Mind Games for Workouts

Mind Games That Can Make or Break Your Workouts

 

Our community just happens to back up to a development that never materialized in this struggling economy. In the community in Florida where we reside, a bank-owned development translates to paved roads, a few leveled foundations, and several retention lakes, teaming with an ever expanding population of wildlife, as more and more new housing developments began to crumble in this sinking ecomony.

I have always been a victim of terrible mind games. From the time I was a small child, I was fearful of what lurked under the bed and lived in my closet. As a teenager, I feared the howling coyotes in our rural Southern California neighborhood. Walking home from friends’ houses at night, I would worry about a coyote chasing me home in the dark. My mind would get the best of me and I would be in a full sprint up the final hill home, convinced I was going to be attacked by a wild animal. Running trails in our former San Diego neighborhood conjured up thoughts of mountain lions lurking from ledges above me, licking their lips as they waited to pounce, and I never enjoyed the long lingering shadows that swam below me out in the Pacific when we swam La Jolla Cove, either.
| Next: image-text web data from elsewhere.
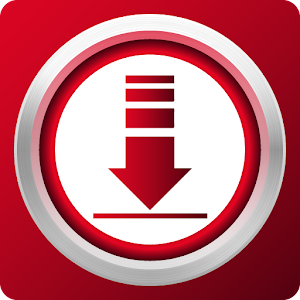 Fast Downloader For Videos 1.1 Icon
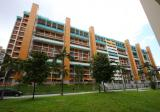 109 Serangoon North Avenue 1 - Property For Sale in Singapore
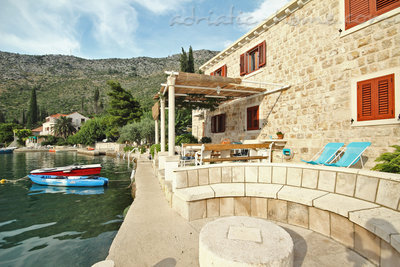 Appartementen Lion- SEA HOUSE, Dubrovnik, Kroatië - foto 1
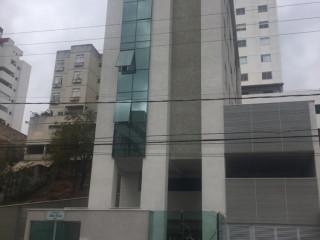 2 Apartamentos Modernos, Alto Luxo, Fino Acabamento, Prédio Novo, Manacás/castelo. Bh
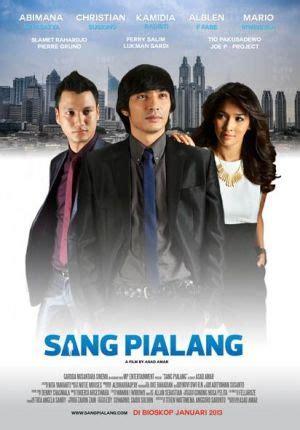 film up indonesia sang pialang film pembelajaran pasar modal di indonesia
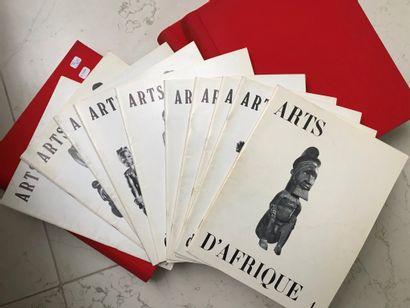 Collection de la revue Art d'Afrique noire...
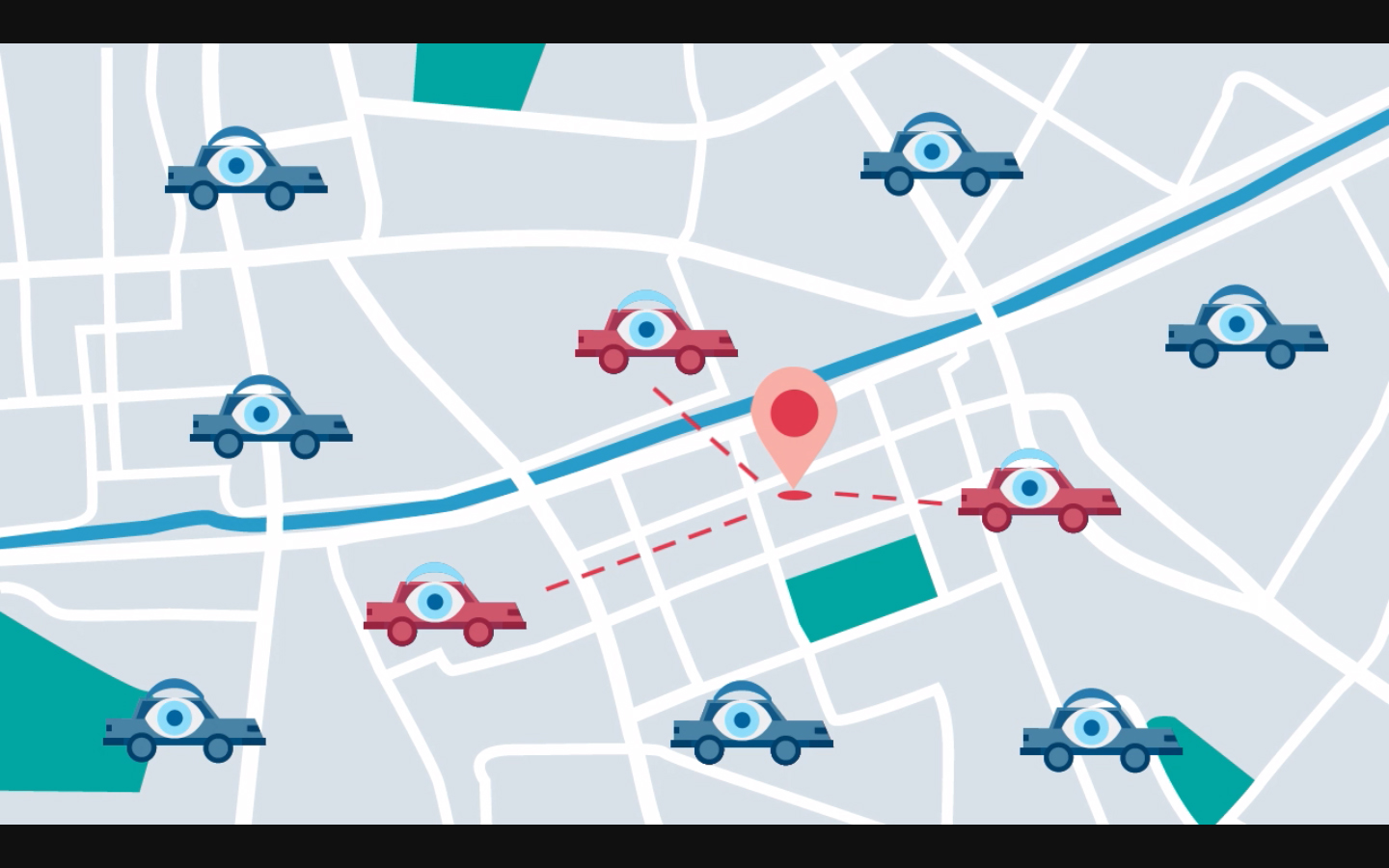 IBM envisions parked cars watching over us
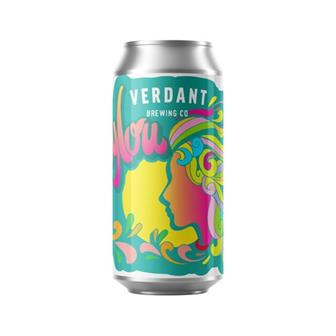Verdant Marylou Pale Ale 5.2% 440ml thumbnail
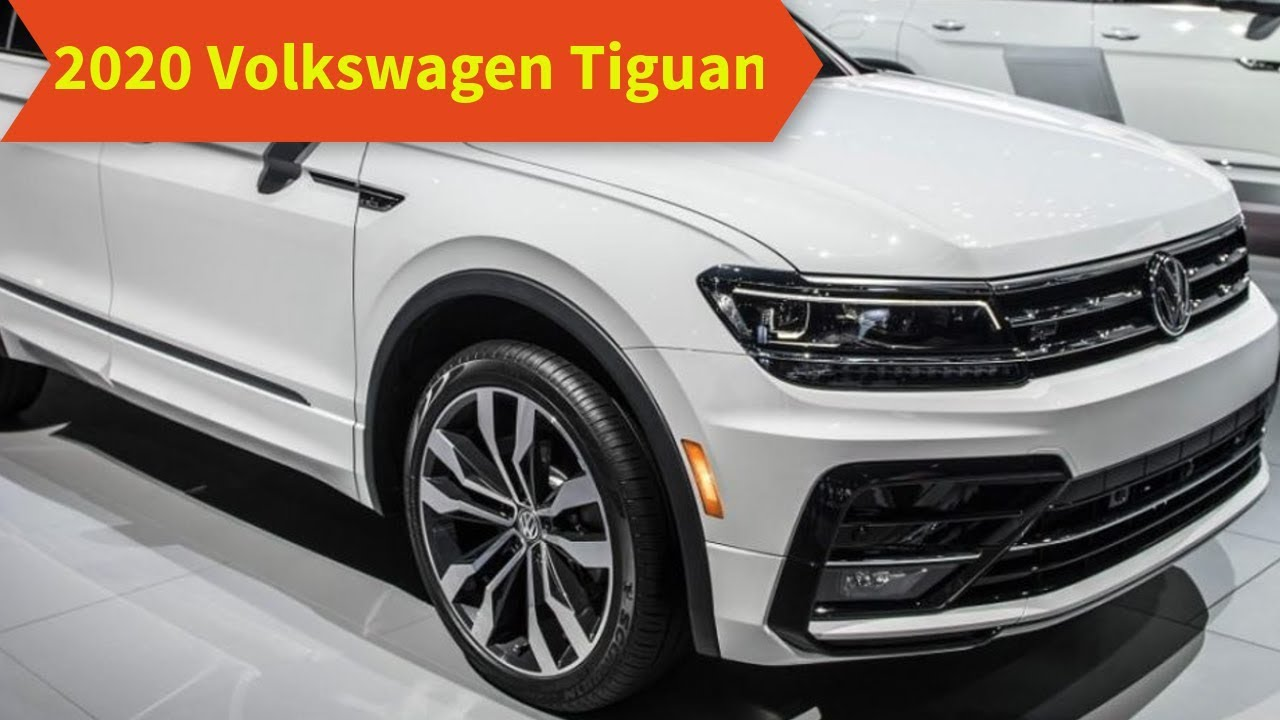 Vw Tiguan 2020 Review.Complete Car Info For 94 Best 2020 Vw Tiguan Photos With All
What used to be a fear of running away from wildlife in childhood, has only evolved as a fear of running (or swimming) away from wildlife in adulthood. Now that we live in Florida, I don’t like alligators anymore than I liked coyotes, mountain lions, or great white sharks. This California girl cannot understand how we are still living with prehistoric reptiles in polite society. I don’t enjoy seeing them sunning themselves on the banks of local canals anymore than I care to encounter one on a running trail. For Floridians, this may be business as usual, but I am terrified of these overgrown lizards.
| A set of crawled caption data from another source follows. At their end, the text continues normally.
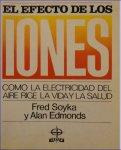 EL EFECTO DE LOS IONES.JPG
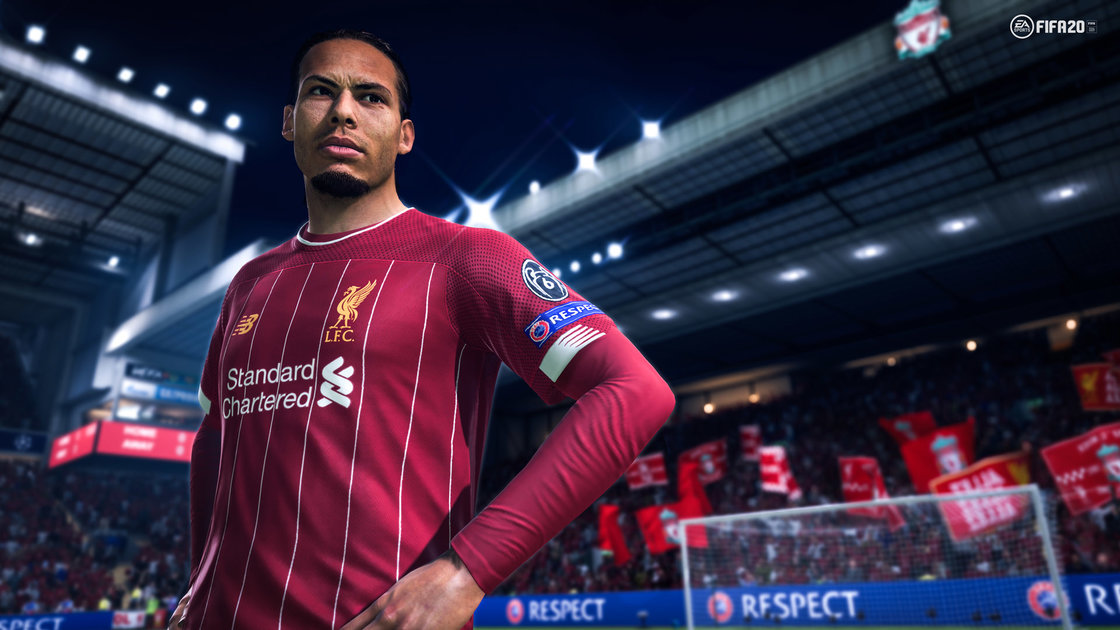 EA Play Live 2020: How to watch the game showcase and FIFA 21 reveal online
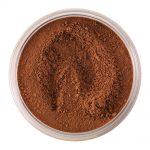 sleek makeup translucent loose powder – dark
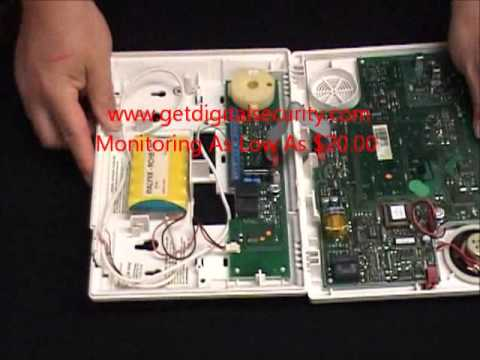 hqdefault ademco lynx battery replacement youtube lynxr wiring diagram at gsmx.co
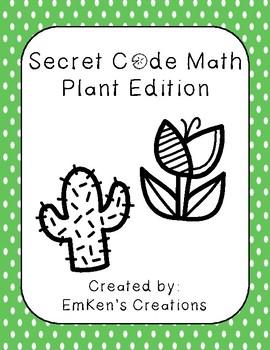 Secret Code Math - Plant Edition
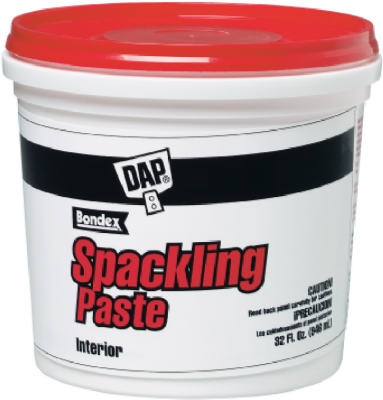 Spackling Putty, Pre-Mixed, 1-Qt.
If there is an upside to exercising with the threat of undomesticated animals, I can tell you my fitness has improved with regard to this element. While I would never knowingly put myself in a hazardous situation (running close to canals where gators have been confirmed), I do know in the back of my mind that any body of water in The Sunshine State can host crocodilians. Anytime I run along any type of waterfront, I like to practice running “pickups”, in which I increase my speed and intensity in short bursts in the event I may have to “outrun” an unwelcome predator. My fear of gators has only increased my speed and performance. While this may be an unconventional training plan for most people, it has actually helped with my gator anxiety.

Realistically, I know I will never be capable of outrunning an alligator (their bursts of speed far exceed anything I can turn out), but at least I feel more confident knowing that mentally, I have tried! Armed with the knowledge that gators do not typically consider humans a staple food source, I try to keep my reptile apprehension in perspective. This deep-seated fear has the potential to end my love affair with running altogether if I allowed it to, but I choose not to give in to the demons. I remind myself that statistically speaking, being attacked by a gator is not practical or likely.
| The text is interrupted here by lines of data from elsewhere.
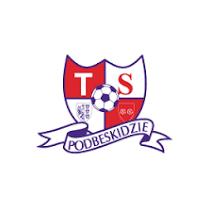 Футбольный клуб «Подбескидзе» (Бельско-Бяла) расписание матчей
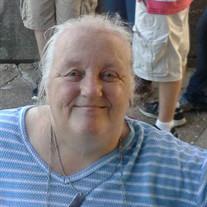 Linda  Marie Purks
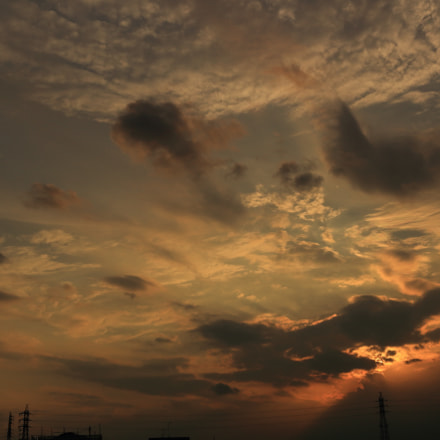 Sunset sky, Canon EOS KISS X7, Canon EF-S 24mm f/2.8 STM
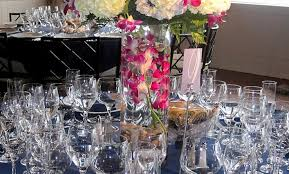 table centerpieces for party furniture engaging centerpieces party decoration ideas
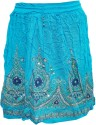 Indiatrendzs Embellished Women's A-line Light Blue Skirt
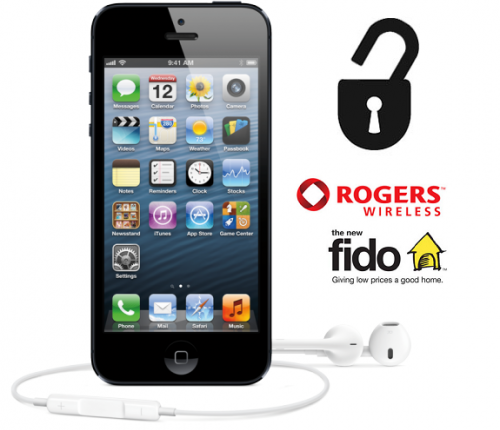 Déblocage iPhone 3G/3GS/4/4S/5/5C/5S Rogers/Fido Officiel
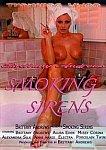 Smoking Sirens featuring pornstar Brittany Andrews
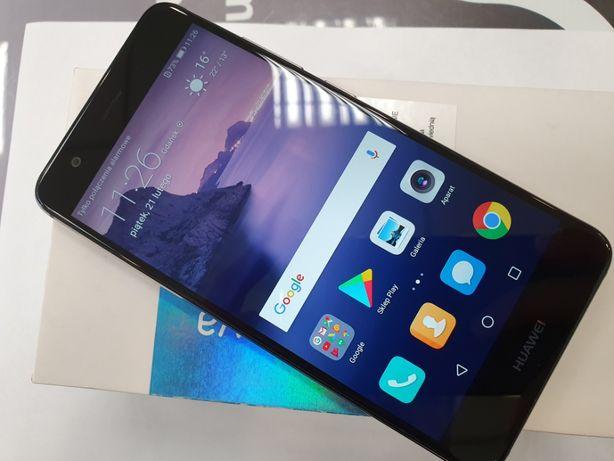 Piękny stan! Huawei Nova 3GB / 32GB Dual SIM/ 100% sprawny/ Gwarancja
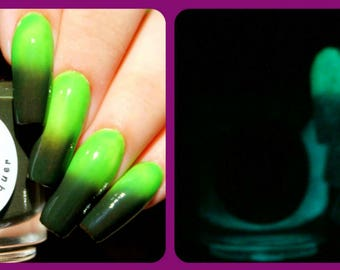 """Color Changing AND Glow in the Dark Nail Polish - FREE U.S. SHIPPING - Green to Black and Glows Aqua - """"Zombie"""" - Thermal - Full Size Bottle"""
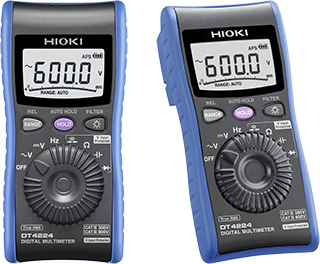 Я日置電機【DT4224】デジタルマルチメータ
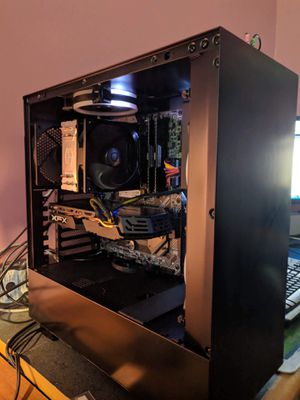 GAMING PC for Sale in Drums, PA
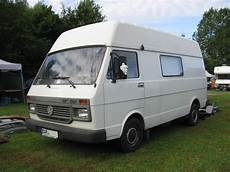 volkswagen lt35 photo and review comments
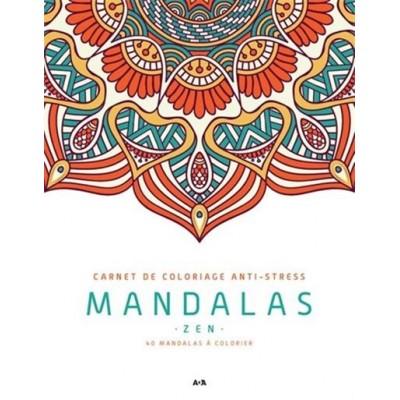 MANDALAS ZEN/CARNET DE COLORIAGE ANTI-STRESS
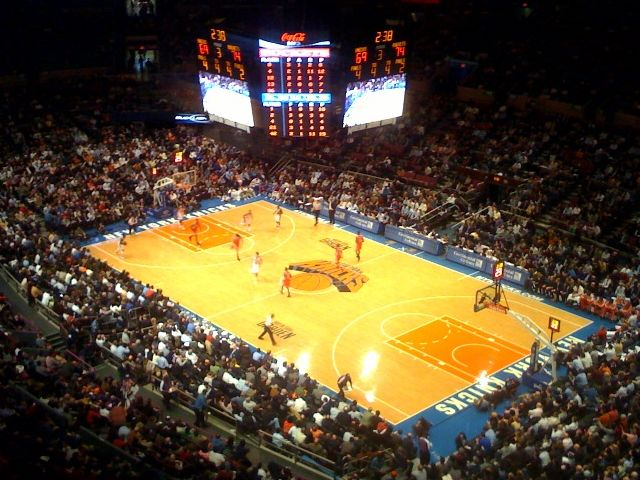 The current Madison Square Garden was opened in what year?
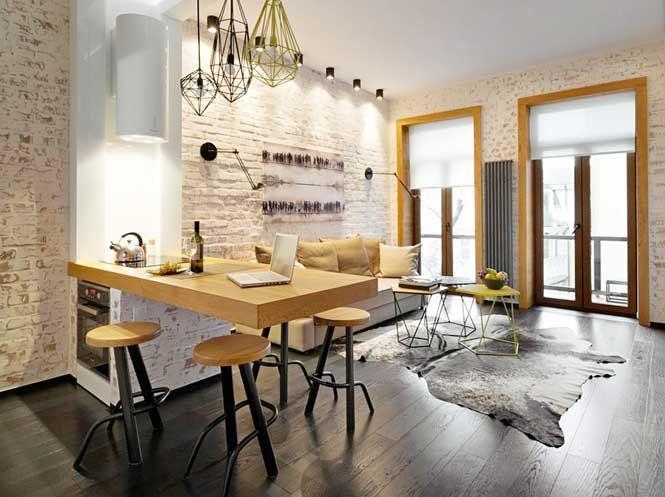 Дизайн інтер'єру однокімнатної квартири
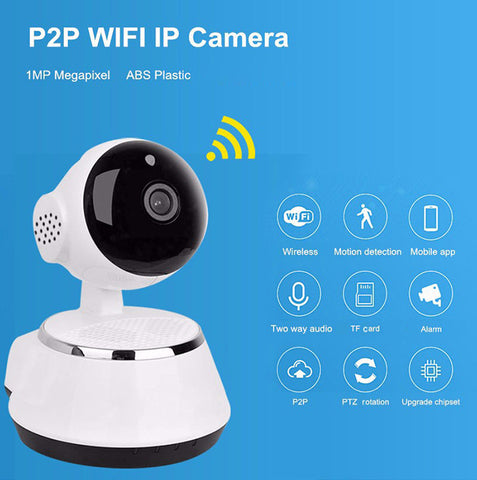 V380 HD 720P Mini IP Camera Wifi Wireless P2P Security CCTV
 If we always surrendered to our fears, we would never realize our potential and dreams.

Do you harbor a fear that is keeping you from realizing your next fitness goal? It could be the fear of the unknown, the fear of sore muscles, or the fear of looking ridiculous in the gym. Maybe you are afraid to work toward a goal because you are afraid you might not succeed. I want to encourage you to take your fears and make them work for you. Use your fears to stoke your fire. Take control of what scares you about exercise and turn it into motivational drive. Sometimes it is as simple as being honest about what frightens you. Alligators don’t haunt my dreams since admitting my trepidation for them. Think about it and share with us, what you are afraid of and what might be keeping you from achieving your workouts?